Boise State 26, Utah 3. The final score isn't particularly pretty, and with 13 penalties on top of six turnovers and a pair of missed field goals, neither was the game. But make no mistake: The ribbon on Boise State's third consecutive 12-win season came with a characteristic beatdown.
The Broncos outgunned Utah by upwards of 300 yards in total offense, 523 to 201, on a difference of almost three full yards per play. They went over 200 yards rushing and 250 passing for the seventh time this season. They kept the opposing offense out of the end zone for the fifth time. The nation's most sack-happy defense brought down Ute quarterback Terrance Cain five times. They punted once, on the second series of the game. And they trounced another ranked opponent, their third top-25 victim of the year.
Across the board, Boise settled in over the last two-and-a-half quarters to exactly the brand of front-running dominance it exhibited for all but one quarter of the regular season, exiting the stage with just that one lingering bit of unfinished business: Just how are we supposed to judge that performance, anyway?
For the believers, the numbers and the final score against the Utes were good enough to leave you wondering what might have been if Kyle Brotzman – who ended his career tonight as the NCAA's all-time leading scorer among kickers – hadn't ganked those crucial field goals at Nevada. But with the slow start, turnovers and blown opportunities, it certainly wasn't good enough to convert skeptics who refused to look past the second-rate schedule. In that sense, it was an appropriate final act for the most divisive team in recent memory: The Broncos gave the wedge one final whack, took a bow and exited stage left to simultaneous applause and indifference.

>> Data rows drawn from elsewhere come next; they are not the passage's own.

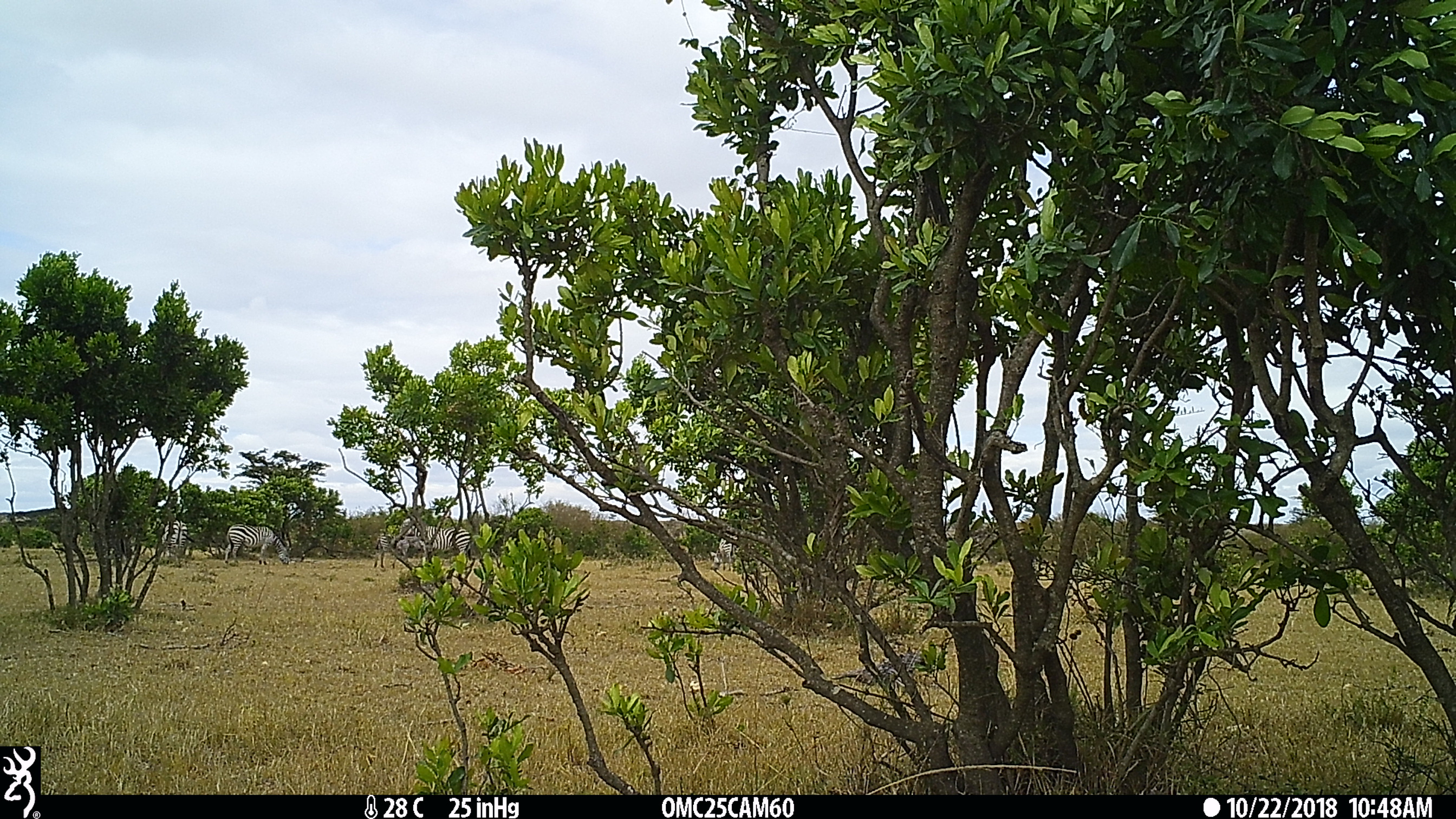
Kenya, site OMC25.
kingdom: Animalia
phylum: Chordata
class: Mammalia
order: Perissodactyla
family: Equidae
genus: Equus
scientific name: Equus quagga burchellii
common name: burchell's zebra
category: zebra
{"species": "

Over time, though, the aftertaste of one final blowout for the road may serve to deepen the sense of missed opportunity. Boise State didn't open the season in the top five by some lucky accident: This season was the logical culmination of a sharp, decade-long rise, the golden window for a team somehow returning 23 of 24 starters from a 14-0 Fiesta Bowl champion that finished fourth in the polls in 2009. This was the team to finish the ascent.
And it filled that potential, for the most part, and then some. It knocked off the eventual ACC champ in what amounted a road game on opening night, and reeled off nine straight as a double-digit favorite without encountering anything that even resembled a challenge. All things considered, it was probably a better team than the '09 edition over the course of the entire season – except for the season-killing collapse in Reno, which slammed the window shut, possibly forever. This time, ten starters will be moving on in 2011, including Brotzman, prolific receivers Titus Young and Austin Pettis and All-WAC defenders Ryan Winterswyk, Winston Venable, Brandyn Thompson and Jeron Johnson.
The lineup they leave behind faces the first of a couple crucial rebuilding seasons to sustain the consistency that put the 2010 edition on the cusp of a once-a-generation breakthrough. Odds are, though, that tonight was Boise's final hurrah as a serious national player for the foreseeable future. This was the team, and it fell just short of the summit. One last reminder that it really did have the tools to get there is almost as cold a sendoff as another reminder that it probably didn't. Almost.